> _TO BE DONE_: Please show each line in the records below that contains the word "wooden", copied in full and in its original order.
Start of PROVIDED MATERIAL
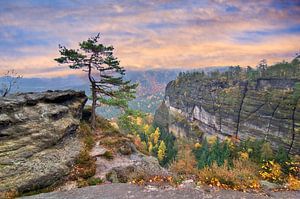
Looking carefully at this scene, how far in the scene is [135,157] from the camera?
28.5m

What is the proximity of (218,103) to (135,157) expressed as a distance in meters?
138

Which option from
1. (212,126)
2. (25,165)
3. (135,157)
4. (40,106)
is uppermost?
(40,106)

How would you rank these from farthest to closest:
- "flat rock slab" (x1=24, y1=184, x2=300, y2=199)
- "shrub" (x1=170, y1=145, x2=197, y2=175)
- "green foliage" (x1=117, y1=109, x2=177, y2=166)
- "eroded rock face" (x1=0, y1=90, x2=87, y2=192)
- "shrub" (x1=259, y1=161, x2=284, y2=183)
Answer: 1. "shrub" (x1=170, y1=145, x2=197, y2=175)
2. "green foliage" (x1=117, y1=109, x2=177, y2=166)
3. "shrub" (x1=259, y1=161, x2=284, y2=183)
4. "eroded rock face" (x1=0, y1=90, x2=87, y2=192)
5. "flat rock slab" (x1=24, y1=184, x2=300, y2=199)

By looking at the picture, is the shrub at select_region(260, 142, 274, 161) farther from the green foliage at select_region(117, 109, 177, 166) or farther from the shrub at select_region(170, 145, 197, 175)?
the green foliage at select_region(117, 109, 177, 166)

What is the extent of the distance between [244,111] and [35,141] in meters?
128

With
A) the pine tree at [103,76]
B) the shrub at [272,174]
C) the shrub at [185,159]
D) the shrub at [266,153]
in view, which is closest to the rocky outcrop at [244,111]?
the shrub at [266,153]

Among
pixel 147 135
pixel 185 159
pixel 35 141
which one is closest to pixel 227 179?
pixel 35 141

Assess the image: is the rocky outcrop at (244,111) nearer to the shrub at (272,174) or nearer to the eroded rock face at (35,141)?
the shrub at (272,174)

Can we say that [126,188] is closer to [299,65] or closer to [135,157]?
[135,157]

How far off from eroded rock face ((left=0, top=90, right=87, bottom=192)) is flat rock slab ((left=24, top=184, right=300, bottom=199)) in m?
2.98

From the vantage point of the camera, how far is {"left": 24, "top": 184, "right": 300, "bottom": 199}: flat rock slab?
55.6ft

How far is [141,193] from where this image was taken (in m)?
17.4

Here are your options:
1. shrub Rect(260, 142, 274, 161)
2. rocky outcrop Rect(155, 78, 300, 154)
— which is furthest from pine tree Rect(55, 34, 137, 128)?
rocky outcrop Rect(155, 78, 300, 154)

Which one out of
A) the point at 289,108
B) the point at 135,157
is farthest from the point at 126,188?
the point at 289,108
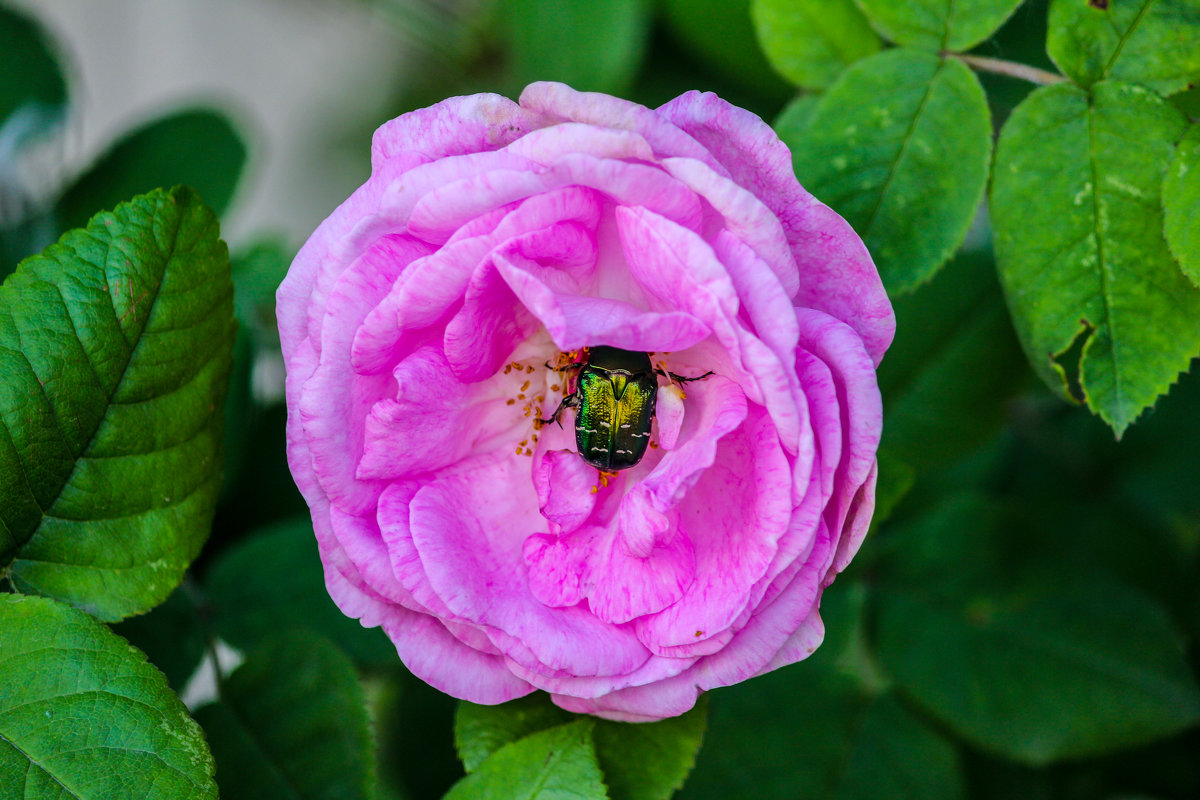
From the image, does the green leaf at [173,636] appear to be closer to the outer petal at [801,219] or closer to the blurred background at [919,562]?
End of PROVIDED MATERIAL
Start of PROVIDED MATERIAL
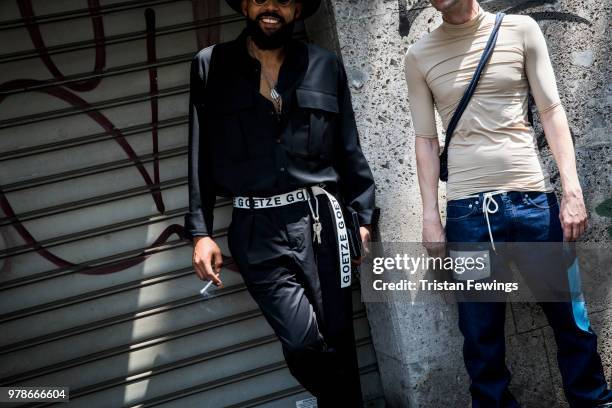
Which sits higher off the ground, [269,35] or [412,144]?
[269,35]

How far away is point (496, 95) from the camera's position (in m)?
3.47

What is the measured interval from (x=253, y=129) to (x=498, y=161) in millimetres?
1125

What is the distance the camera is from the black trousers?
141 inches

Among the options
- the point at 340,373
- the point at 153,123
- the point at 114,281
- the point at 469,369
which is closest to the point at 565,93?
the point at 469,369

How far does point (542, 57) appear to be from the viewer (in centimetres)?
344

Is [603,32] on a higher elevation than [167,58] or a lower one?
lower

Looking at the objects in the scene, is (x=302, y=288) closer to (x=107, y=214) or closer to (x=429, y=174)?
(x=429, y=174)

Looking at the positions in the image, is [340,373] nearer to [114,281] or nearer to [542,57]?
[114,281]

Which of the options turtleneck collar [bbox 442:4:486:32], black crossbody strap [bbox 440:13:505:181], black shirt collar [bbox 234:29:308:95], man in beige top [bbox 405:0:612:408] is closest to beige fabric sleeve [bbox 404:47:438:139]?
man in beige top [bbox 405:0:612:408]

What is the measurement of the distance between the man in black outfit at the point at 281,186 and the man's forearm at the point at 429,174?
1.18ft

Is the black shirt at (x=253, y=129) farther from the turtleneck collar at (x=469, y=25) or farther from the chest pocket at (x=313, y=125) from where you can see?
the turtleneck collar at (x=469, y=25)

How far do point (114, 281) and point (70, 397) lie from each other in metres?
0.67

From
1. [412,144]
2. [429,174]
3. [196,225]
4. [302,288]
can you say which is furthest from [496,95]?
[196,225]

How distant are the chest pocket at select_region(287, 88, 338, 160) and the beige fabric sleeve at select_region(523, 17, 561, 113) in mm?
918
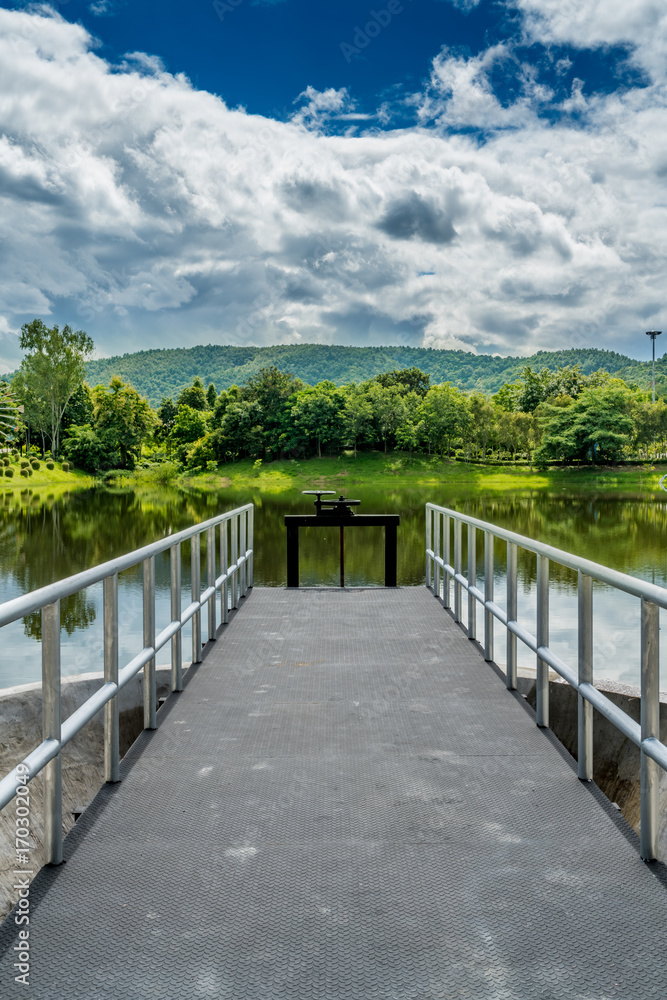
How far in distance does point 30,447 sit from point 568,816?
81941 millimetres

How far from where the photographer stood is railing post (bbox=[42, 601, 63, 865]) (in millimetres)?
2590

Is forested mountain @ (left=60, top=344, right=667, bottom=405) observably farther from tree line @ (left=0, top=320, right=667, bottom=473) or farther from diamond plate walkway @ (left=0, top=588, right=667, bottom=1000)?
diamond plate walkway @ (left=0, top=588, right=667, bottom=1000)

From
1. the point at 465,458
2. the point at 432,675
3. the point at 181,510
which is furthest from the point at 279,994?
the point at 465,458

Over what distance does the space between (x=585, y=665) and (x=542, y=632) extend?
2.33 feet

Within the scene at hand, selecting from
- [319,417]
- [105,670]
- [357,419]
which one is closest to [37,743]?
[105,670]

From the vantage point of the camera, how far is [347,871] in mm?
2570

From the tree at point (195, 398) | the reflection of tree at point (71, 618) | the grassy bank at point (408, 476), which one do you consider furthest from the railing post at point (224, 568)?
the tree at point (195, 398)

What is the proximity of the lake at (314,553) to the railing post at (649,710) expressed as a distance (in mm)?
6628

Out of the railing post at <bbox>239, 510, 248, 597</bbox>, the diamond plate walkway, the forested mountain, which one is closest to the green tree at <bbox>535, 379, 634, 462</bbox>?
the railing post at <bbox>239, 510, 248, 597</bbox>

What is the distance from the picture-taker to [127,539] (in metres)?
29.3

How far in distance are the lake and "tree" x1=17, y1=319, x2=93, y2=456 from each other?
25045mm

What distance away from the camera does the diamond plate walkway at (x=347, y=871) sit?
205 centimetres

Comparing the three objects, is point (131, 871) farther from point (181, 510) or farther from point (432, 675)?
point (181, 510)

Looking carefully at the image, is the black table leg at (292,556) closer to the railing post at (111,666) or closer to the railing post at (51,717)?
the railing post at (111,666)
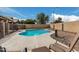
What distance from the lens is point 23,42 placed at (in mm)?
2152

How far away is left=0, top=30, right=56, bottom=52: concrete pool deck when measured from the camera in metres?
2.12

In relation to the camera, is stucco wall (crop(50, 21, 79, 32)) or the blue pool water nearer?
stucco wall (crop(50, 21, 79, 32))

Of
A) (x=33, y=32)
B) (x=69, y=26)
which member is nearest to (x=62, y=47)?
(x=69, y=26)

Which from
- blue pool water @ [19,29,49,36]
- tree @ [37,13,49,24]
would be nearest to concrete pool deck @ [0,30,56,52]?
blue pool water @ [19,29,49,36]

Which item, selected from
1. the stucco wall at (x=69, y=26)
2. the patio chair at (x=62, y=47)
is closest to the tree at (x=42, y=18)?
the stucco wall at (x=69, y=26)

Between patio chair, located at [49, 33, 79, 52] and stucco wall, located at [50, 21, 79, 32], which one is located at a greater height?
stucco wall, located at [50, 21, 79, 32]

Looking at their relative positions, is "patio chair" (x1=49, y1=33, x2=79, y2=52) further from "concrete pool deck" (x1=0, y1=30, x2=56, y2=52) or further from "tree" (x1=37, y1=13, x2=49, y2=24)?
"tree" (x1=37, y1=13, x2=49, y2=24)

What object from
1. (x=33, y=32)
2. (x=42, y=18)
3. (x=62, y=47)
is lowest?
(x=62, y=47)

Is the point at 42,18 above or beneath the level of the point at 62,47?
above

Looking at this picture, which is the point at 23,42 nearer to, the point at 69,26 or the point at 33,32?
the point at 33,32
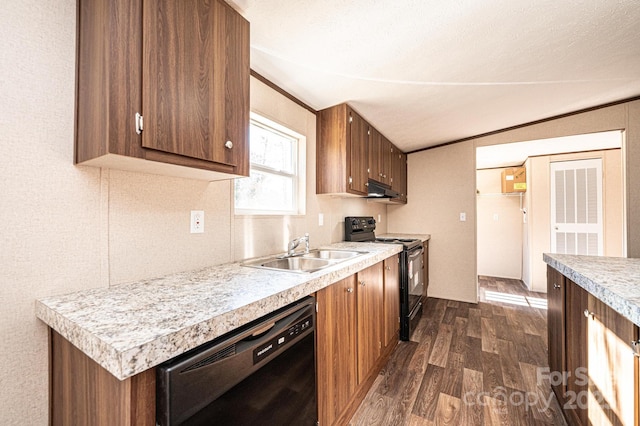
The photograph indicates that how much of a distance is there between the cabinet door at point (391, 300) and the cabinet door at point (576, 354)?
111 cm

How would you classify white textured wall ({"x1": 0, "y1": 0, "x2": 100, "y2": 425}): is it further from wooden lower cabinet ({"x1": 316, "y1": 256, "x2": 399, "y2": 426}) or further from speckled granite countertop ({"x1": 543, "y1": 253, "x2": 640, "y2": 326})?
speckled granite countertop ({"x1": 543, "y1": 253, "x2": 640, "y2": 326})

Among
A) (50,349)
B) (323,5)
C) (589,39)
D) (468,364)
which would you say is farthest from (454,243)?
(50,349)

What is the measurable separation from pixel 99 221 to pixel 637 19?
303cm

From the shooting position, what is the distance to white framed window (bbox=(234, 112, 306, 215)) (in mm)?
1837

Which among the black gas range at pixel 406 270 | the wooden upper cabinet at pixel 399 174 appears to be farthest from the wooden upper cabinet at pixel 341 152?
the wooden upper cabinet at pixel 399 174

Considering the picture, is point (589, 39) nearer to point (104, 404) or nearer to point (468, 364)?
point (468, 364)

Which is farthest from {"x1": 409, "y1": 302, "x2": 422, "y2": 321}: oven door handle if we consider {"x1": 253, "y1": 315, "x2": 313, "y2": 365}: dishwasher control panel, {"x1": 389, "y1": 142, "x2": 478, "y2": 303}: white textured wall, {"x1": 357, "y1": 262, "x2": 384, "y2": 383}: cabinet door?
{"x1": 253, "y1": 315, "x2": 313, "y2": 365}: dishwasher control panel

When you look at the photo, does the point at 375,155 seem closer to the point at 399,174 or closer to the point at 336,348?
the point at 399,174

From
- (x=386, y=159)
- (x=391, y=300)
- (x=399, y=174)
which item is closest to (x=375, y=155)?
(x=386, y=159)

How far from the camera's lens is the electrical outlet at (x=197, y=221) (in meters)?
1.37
End of PROVIDED MATERIAL
> _EXERCISE SOLUTION_:
How would you classify white textured wall ({"x1": 0, "y1": 0, "x2": 100, "y2": 425}): is it further from wooden lower cabinet ({"x1": 316, "y1": 256, "x2": 399, "y2": 426}) or further from speckled granite countertop ({"x1": 543, "y1": 253, "x2": 640, "y2": 326})?
Which among the black gas range at pixel 406 270 | the wooden upper cabinet at pixel 399 174 appears to be farthest from the wooden upper cabinet at pixel 341 152?
the wooden upper cabinet at pixel 399 174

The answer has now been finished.